BEGIN
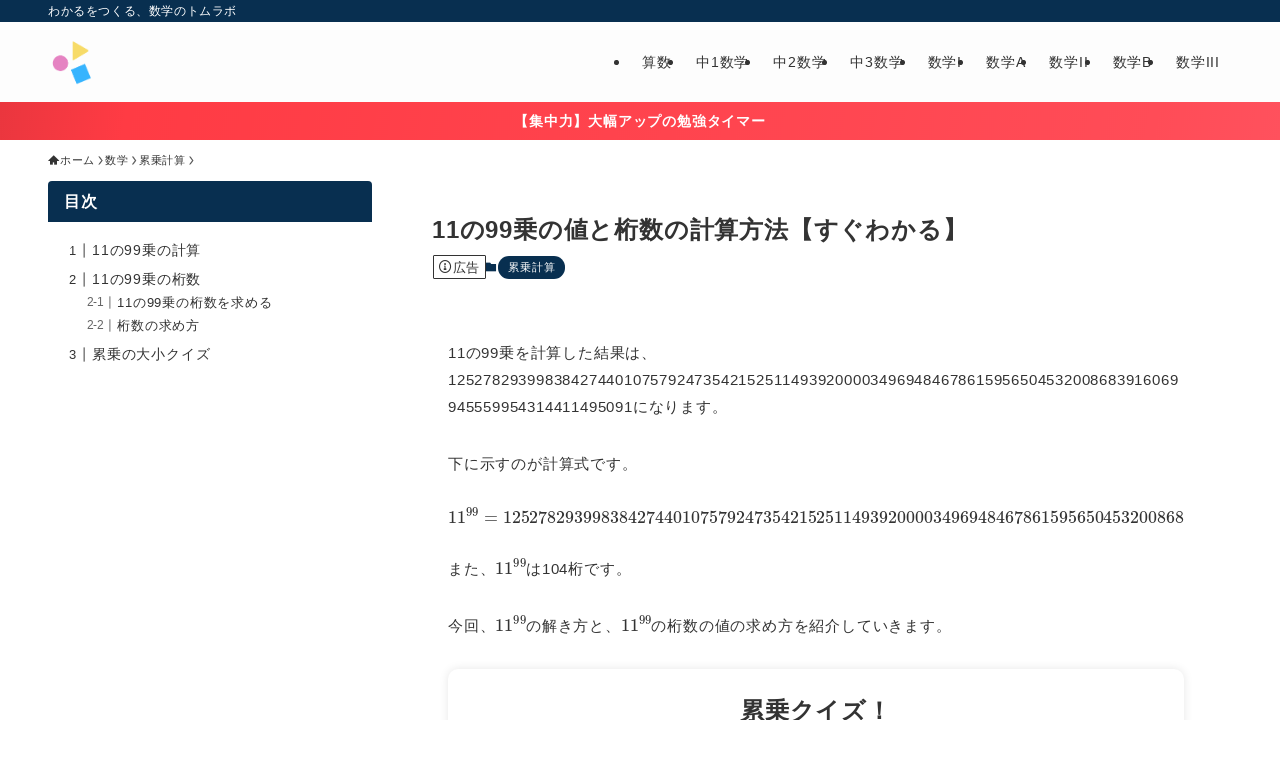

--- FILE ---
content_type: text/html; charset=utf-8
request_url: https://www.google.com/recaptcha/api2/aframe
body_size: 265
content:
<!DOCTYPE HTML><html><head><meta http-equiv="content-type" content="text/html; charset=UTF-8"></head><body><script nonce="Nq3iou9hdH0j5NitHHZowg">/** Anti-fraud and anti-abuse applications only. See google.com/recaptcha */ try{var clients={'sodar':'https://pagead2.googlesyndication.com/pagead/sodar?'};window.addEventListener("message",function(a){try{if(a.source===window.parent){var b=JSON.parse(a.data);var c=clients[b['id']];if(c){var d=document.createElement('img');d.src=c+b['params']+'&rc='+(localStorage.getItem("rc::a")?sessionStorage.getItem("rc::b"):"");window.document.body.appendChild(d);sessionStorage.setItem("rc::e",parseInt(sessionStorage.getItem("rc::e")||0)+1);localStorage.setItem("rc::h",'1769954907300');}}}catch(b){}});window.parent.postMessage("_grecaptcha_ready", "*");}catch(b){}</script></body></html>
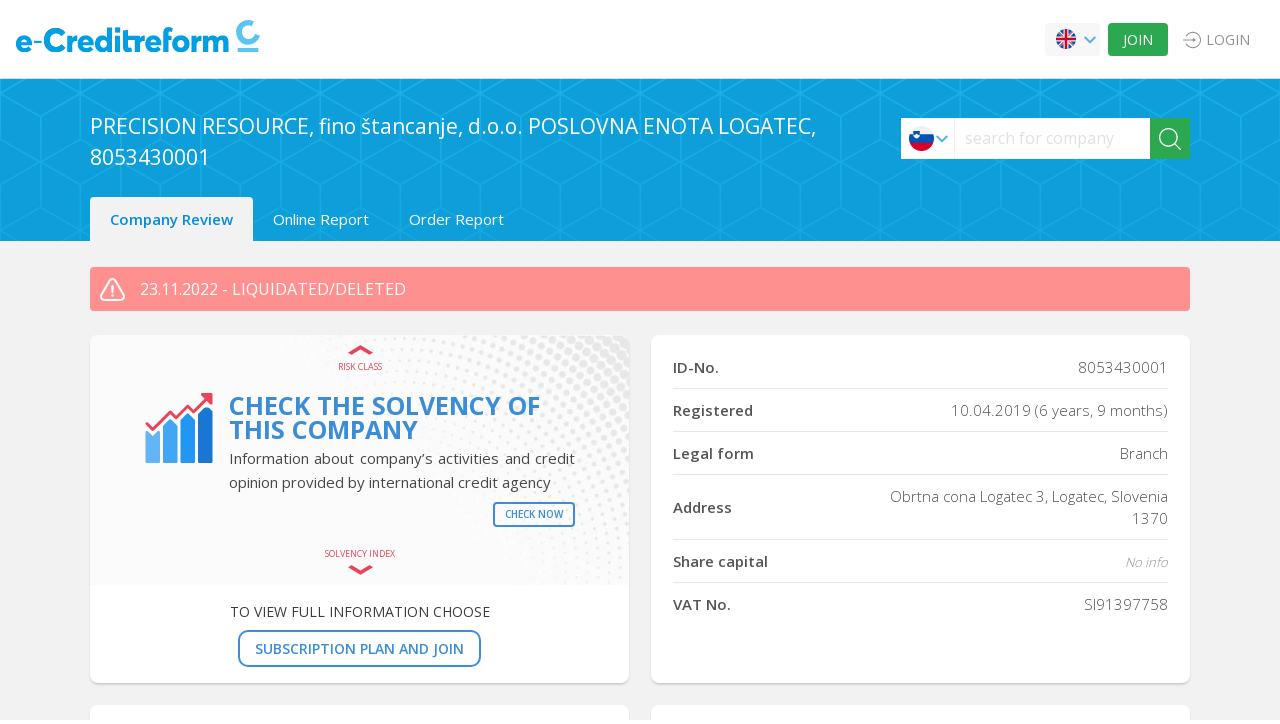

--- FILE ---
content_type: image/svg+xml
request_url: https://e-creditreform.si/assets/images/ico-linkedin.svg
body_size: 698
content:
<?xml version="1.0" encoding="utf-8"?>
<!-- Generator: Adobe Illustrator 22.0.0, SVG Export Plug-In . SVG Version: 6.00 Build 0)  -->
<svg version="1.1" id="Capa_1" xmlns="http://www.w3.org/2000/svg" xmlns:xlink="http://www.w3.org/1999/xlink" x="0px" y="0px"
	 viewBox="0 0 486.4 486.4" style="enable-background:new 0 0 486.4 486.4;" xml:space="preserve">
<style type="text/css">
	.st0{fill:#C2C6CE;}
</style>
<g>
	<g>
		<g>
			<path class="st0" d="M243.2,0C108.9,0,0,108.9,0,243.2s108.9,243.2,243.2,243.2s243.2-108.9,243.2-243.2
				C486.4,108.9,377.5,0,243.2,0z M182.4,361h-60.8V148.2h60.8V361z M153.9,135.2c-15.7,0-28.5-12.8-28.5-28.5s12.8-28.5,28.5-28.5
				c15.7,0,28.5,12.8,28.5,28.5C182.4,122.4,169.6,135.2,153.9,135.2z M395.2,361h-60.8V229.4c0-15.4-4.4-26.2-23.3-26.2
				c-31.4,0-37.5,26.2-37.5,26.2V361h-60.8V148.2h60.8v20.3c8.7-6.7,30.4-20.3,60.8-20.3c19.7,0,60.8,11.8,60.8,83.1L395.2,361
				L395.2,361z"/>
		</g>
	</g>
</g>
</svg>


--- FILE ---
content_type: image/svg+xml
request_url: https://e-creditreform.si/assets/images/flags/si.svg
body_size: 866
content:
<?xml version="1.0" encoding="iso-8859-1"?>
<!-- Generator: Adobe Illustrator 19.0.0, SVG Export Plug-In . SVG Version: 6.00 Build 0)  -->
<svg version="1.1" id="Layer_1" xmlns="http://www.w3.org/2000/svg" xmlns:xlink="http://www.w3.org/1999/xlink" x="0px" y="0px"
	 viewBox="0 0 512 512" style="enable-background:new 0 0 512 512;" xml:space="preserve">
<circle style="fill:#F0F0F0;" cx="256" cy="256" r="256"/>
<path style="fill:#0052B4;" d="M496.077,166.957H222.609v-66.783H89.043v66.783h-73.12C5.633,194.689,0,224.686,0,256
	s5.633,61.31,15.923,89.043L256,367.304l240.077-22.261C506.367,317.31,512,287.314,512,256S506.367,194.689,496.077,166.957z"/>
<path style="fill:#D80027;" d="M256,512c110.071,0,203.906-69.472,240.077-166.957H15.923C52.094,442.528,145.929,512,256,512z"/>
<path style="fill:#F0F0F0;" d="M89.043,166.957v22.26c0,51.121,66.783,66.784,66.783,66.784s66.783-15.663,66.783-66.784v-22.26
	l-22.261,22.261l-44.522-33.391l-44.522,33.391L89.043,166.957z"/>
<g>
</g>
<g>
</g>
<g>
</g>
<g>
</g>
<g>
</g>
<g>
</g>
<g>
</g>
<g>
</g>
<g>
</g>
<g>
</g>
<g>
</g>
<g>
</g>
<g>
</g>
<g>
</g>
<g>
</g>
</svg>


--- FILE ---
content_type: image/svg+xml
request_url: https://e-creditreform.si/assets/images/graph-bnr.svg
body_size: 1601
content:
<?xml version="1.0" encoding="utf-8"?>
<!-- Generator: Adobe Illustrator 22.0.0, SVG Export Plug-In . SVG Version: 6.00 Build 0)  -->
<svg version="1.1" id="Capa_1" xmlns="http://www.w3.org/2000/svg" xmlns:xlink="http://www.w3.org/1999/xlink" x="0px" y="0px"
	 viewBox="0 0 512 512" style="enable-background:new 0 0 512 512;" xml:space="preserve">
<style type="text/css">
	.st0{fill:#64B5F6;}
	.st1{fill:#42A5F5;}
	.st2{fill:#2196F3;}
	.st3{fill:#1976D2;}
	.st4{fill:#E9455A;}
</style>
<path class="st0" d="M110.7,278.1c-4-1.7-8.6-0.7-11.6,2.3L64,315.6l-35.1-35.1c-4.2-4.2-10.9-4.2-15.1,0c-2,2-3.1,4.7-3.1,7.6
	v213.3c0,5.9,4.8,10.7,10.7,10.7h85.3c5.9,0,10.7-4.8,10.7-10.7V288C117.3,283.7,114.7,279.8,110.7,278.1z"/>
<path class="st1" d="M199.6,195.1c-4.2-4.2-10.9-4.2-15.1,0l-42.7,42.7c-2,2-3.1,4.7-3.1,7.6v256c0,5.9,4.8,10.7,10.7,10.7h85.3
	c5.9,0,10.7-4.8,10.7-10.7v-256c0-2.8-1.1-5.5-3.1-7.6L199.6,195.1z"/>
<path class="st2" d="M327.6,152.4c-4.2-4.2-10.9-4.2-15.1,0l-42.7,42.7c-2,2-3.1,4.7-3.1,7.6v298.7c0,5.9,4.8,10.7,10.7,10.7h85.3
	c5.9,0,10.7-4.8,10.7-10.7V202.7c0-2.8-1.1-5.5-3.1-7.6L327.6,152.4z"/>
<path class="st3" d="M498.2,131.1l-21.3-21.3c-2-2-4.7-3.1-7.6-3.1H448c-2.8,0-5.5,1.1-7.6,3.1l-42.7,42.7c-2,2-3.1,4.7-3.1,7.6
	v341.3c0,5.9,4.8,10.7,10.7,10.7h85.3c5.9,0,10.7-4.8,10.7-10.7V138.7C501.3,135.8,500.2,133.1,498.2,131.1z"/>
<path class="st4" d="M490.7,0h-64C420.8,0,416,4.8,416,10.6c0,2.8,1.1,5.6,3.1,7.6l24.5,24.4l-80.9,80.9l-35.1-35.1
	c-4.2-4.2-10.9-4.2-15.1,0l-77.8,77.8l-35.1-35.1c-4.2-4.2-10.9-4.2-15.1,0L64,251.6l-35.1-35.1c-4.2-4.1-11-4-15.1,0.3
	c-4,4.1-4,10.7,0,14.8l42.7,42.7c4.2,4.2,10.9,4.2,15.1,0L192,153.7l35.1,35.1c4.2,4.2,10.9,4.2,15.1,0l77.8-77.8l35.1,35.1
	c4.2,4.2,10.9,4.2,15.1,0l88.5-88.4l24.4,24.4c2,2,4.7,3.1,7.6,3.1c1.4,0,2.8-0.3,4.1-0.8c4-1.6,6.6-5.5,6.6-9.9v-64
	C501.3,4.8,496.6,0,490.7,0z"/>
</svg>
END
What to do: Copy each line above exactly. Images do not belong in the copy.

Task output:
--- FILE ---
content_type: text/html; charset=utf-8
request_url: https://www.google.com/recaptcha/api2/aframe
body_size: 265
content:
<!DOCTYPE HTML><html><head><meta http-equiv="content-type" content="text/html; charset=UTF-8"></head><body><script nonce="Nq3iou9hdH0j5NitHHZowg">/** Anti-fraud and anti-abuse applications only. See google.com/recaptcha */ try{var clients={'sodar':'https://pagead2.googlesyndication.com/pagead/sodar?'};window.addEventListener("message",function(a){try{if(a.source===window.parent){var b=JSON.parse(a.data);var c=clients[b['id']];if(c){var d=document.createElement('img');d.src=c+b['params']+'&rc='+(localStorage.getItem("rc::a")?sessionStorage.getItem("rc::b"):"");window.document.body.appendChild(d);sessionStorage.setItem("rc::e",parseInt(sessionStorage.getItem("rc::e")||0)+1);localStorage.setItem("rc::h",'1769954907300');}}}catch(b){}});window.parent.postMessage("_grecaptcha_ready", "*");}catch(b){}</script></body></html>

--- FILE ---
content_type: image/svg+xml
request_url: https://e-creditreform.si/assets/images/ico-linkedin.svg
body_size: 698
content:
<?xml version="1.0" encoding="utf-8"?>
<!-- Generator: Adobe Illustrator 22.0.0, SVG Export Plug-In . SVG Version: 6.00 Build 0)  -->
<svg version="1.1" id="Capa_1" xmlns="http://www.w3.org/2000/svg" xmlns:xlink="http://www.w3.org/1999/xlink" x="0px" y="0px"
	 viewBox="0 0 486.4 486.4" style="enable-background:new 0 0 486.4 486.4;" xml:space="preserve">
<style type="text/css">
	.st0{fill:#C2C6CE;}
</style>
<g>
	<g>
		<g>
			<path class="st0" d="M243.2,0C108.9,0,0,108.9,0,243.2s108.9,243.2,243.2,243.2s243.2-108.9,243.2-243.2
				C486.4,108.9,377.5,0,243.2,0z M182.4,361h-60.8V148.2h60.8V361z M153.9,135.2c-15.7,0-28.5-12.8-28.5-28.5s12.8-28.5,28.5-28.5
				c15.7,0,28.5,12.8,28.5,28.5C182.4,122.4,169.6,135.2,153.9,135.2z M395.2,361h-60.8V229.4c0-15.4-4.4-26.2-23.3-26.2
				c-31.4,0-37.5,26.2-37.5,26.2V361h-60.8V148.2h60.8v20.3c8.7-6.7,30.4-20.3,60.8-20.3c19.7,0,60.8,11.8,60.8,83.1L395.2,361
				L395.2,361z"/>
		</g>
	</g>
</g>
</svg>


--- FILE ---
content_type: image/svg+xml
request_url: https://e-creditreform.si/assets/images/flags/si.svg
body_size: 866
content:
<?xml version="1.0" encoding="iso-8859-1"?>
<!-- Generator: Adobe Illustrator 19.0.0, SVG Export Plug-In . SVG Version: 6.00 Build 0)  -->
<svg version="1.1" id="Layer_1" xmlns="http://www.w3.org/2000/svg" xmlns:xlink="http://www.w3.org/1999/xlink" x="0px" y="0px"
	 viewBox="0 0 512 512" style="enable-background:new 0 0 512 512;" xml:space="preserve">
<circle style="fill:#F0F0F0;" cx="256" cy="256" r="256"/>
<path style="fill:#0052B4;" d="M496.077,166.957H222.609v-66.783H89.043v66.783h-73.12C5.633,194.689,0,224.686,0,256
	s5.633,61.31,15.923,89.043L256,367.304l240.077-22.261C506.367,317.31,512,287.314,512,256S506.367,194.689,496.077,166.957z"/>
<path style="fill:#D80027;" d="M256,512c110.071,0,203.906-69.472,240.077-166.957H15.923C52.094,442.528,145.929,512,256,512z"/>
<path style="fill:#F0F0F0;" d="M89.043,166.957v22.26c0,51.121,66.783,66.784,66.783,66.784s66.783-15.663,66.783-66.784v-22.26
	l-22.261,22.261l-44.522-33.391l-44.522,33.391L89.043,166.957z"/>
<g>
</g>
<g>
</g>
<g>
</g>
<g>
</g>
<g>
</g>
<g>
</g>
<g>
</g>
<g>
</g>
<g>
</g>
<g>
</g>
<g>
</g>
<g>
</g>
<g>
</g>
<g>
</g>
<g>
</g>
</svg>


--- FILE ---
content_type: image/svg+xml
request_url: https://e-creditreform.si/assets/images/graph-bnr.svg
body_size: 1601
content:
<?xml version="1.0" encoding="utf-8"?>
<!-- Generator: Adobe Illustrator 22.0.0, SVG Export Plug-In . SVG Version: 6.00 Build 0)  -->
<svg version="1.1" id="Capa_1" xmlns="http://www.w3.org/2000/svg" xmlns:xlink="http://www.w3.org/1999/xlink" x="0px" y="0px"
	 viewBox="0 0 512 512" style="enable-background:new 0 0 512 512;" xml:space="preserve">
<style type="text/css">
	.st0{fill:#64B5F6;}
	.st1{fill:#42A5F5;}
	.st2{fill:#2196F3;}
	.st3{fill:#1976D2;}
	.st4{fill:#E9455A;}
</style>
<path class="st0" d="M110.7,278.1c-4-1.7-8.6-0.7-11.6,2.3L64,315.6l-35.1-35.1c-4.2-4.2-10.9-4.2-15.1,0c-2,2-3.1,4.7-3.1,7.6
	v213.3c0,5.9,4.8,10.7,10.7,10.7h85.3c5.9,0,10.7-4.8,10.7-10.7V288C117.3,283.7,114.7,279.8,110.7,278.1z"/>
<path class="st1" d="M199.6,195.1c-4.2-4.2-10.9-4.2-15.1,0l-42.7,42.7c-2,2-3.1,4.7-3.1,7.6v256c0,5.9,4.8,10.7,10.7,10.7h85.3
	c5.9,0,10.7-4.8,10.7-10.7v-256c0-2.8-1.1-5.5-3.1-7.6L199.6,195.1z"/>
<path class="st2" d="M327.6,152.4c-4.2-4.2-10.9-4.2-15.1,0l-42.7,42.7c-2,2-3.1,4.7-3.1,7.6v298.7c0,5.9,4.8,10.7,10.7,10.7h85.3
	c5.9,0,10.7-4.8,10.7-10.7V202.7c0-2.8-1.1-5.5-3.1-7.6L327.6,152.4z"/>
<path class="st3" d="M498.2,131.1l-21.3-21.3c-2-2-4.7-3.1-7.6-3.1H448c-2.8,0-5.5,1.1-7.6,3.1l-42.7,42.7c-2,2-3.1,4.7-3.1,7.6
	v341.3c0,5.9,4.8,10.7,10.7,10.7h85.3c5.9,0,10.7-4.8,10.7-10.7V138.7C501.3,135.8,500.2,133.1,498.2,131.1z"/>
<path class="st4" d="M490.7,0h-64C420.8,0,416,4.8,416,10.6c0,2.8,1.1,5.6,3.1,7.6l24.5,24.4l-80.9,80.9l-35.1-35.1
	c-4.2-4.2-10.9-4.2-15.1,0l-77.8,77.8l-35.1-35.1c-4.2-4.2-10.9-4.2-15.1,0L64,251.6l-35.1-35.1c-4.2-4.1-11-4-15.1,0.3
	c-4,4.1-4,10.7,0,14.8l42.7,42.7c4.2,4.2,10.9,4.2,15.1,0L192,153.7l35.1,35.1c4.2,4.2,10.9,4.2,15.1,0l77.8-77.8l35.1,35.1
	c4.2,4.2,10.9,4.2,15.1,0l88.5-88.4l24.4,24.4c2,2,4.7,3.1,7.6,3.1c1.4,0,2.8-0.3,4.1-0.8c4-1.6,6.6-5.5,6.6-9.9v-64
	C501.3,4.8,496.6,0,490.7,0z"/>
</svg>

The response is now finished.